Bidding for a Cloistered Cell

Reformers and dissolution

Should Anglicans encourage the religious life? Yes, actually, since our church claims to be catholic as well as reformed. Henry VIII dissolved the monasteries that our reformers sought to justify. In the Book of Homilies, Cranmer’s ‘Sermon of Good Works’ has strong words to say about the vows. In his view the vow of obedience is pernicious since it freed its subjects from loyalty to parents and princes (the latter no doubt being the real rub). Chastity is cursorily dismissed with the claim that nobody actually kept to it (an innuendo still mooted, alas). Poverty was a legal fiction since corporate riches abounded while dependents were left in penury (a perennial problem constantly worked at). Cranmer also accused monastics of ‘for a pretence making long prayers’ and ‘of traversing sea and land’ to find novices, presumably making them twice as bad as themselves!

All the same it had to be proved that the monastic virtues were not simply the property of religious. All believers were equal under God and were to strive for holiness. Cloisters were superfluous. Latimer, preaching on the Lord’s Prayer, referred to the story of St Anthony and the cobbler of Alexandria – the latter proving to surpass the monk in holiness. Any decent, good-living Christian family man, Latimer claimed, was ‘St Anthony’s fellow’, his equal if not his superior in virtue. Anyway, we do not earn our way to heaven, as monks were presumed to be trying to do.

Equal Opportunities

It is fascinating, moreover, to see the concept of equal opportunities for all working out in Anglican spirituality through the years. Morning and Evening Prayer became the liturgy of the hours open to everyone, and prayed in the vernacular to accentuate this end. Thomas Becon (sixteenth century) recognized the value of praying at certain set hours, regularly, as a means to fulfil the injunction: ‘pray without ceasing’. Equally, though, a good and holy life was itself prayer. The very same scriptural quotes are used to justify all this as those found in St Benedict’s sixth-century rule for monks.

Similarly, many of the prayers in the Elizabethan Primers are ‘monastic’ in tone, encouraging discipline and asceticism as normative for all believers – such examples as A Prayer against Pride and Unchasteness, A Prayer against Envy, William Law’s ‘

Serious Call and Jeremy Taylor’s Holy Living and Dying were in the same vein.

Jeremy Taylor is actually strongly Benedictine, as, for instance, in his advice about slow, meditative reading, short and frequent prayer, little speaking.

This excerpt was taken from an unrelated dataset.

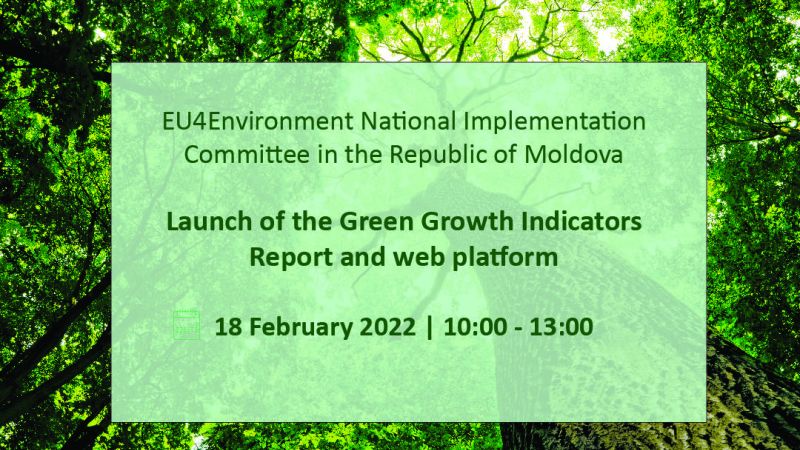 EU4Environment National Implementation Committee in the Republic of Moldova

Launch of the Green Growth Indicators Report and web platform

18 February 2022 | 10:00 - 13:00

William Wilberforce’s (eighteenth–nineteenth centuries) advice is to watch over our heart and our ways with circumspection and to look to the saints to teach us how to ‘conquer every vice’ and gain ‘improvement in every branch of holiness’. This will bring an increase in humility and in sobriety of spirit thorough-going monastic virtues.


For some, this dispersed monasticism proved insufficient. Since monasticism has been an essential part of the tradition from earliest times it will eventually return, in radical forms, despite attempts to quell it. Nicholas Ferrar’s seventeenth-century experiment in communal life at Little Gidding is well known. He freely chose to make a vow of celibacy in fact, publicly acclaiming that the decision was not out of contempt for marriage, for the community included his own married relatives and their families. Afterwards William Law also lived a quasi-monastic life.


Then, in 1794, we find Mary Astell, a pioneer feminist in the church, publishing anonymously her Serious Proposal to Ladies, in which she advocated a kind of community for women, described as ‘rather academic than monastic’. Interest was aroused but nothing actually came of it at the time. Another hundred years or so would have to elapse.

Finally, as is well known, the various underground currents surfaced in the nineteenth century at the time of the Oxford Movement, helped in no small measure by the preceding Evangelical Revival and the contemporary Romantic Movement. Communities, for women first and later for men, took off. Monks and nuns, friars and sisters, were here to stay. John Keble might write, and generations of schoolchildren sing:

We need not bid for cloistered cell,

Our neighbour and our work farewell.

But some did and had to, and still do. After the initial battles for recognition and acceptance, religious have become an official and, in most instances, a respected part of the Anglican Church and Communion. There has naturally been a rise and fall in numbers, influence and prestige. Though prophets of doom sometimes predict the probable demise of the communities as past their sell-by-date in relevance, it is far from the case. Though vocations are fewer, they are stronger because more demanding in our secular age. Religious are vital to the church’s ministry, still praying, praising and serving, a radical witness to the gospel and the call to holiness. They make no claim that Anthony is superior to his fellows, or Scholastica, Clare or Theresa to their sisters. It is simply a matter of a different call and a bid for something that cannot be gainsaid. Therefore we look for your support.

A Sister of the Community of the Holy Cross, Rempstone.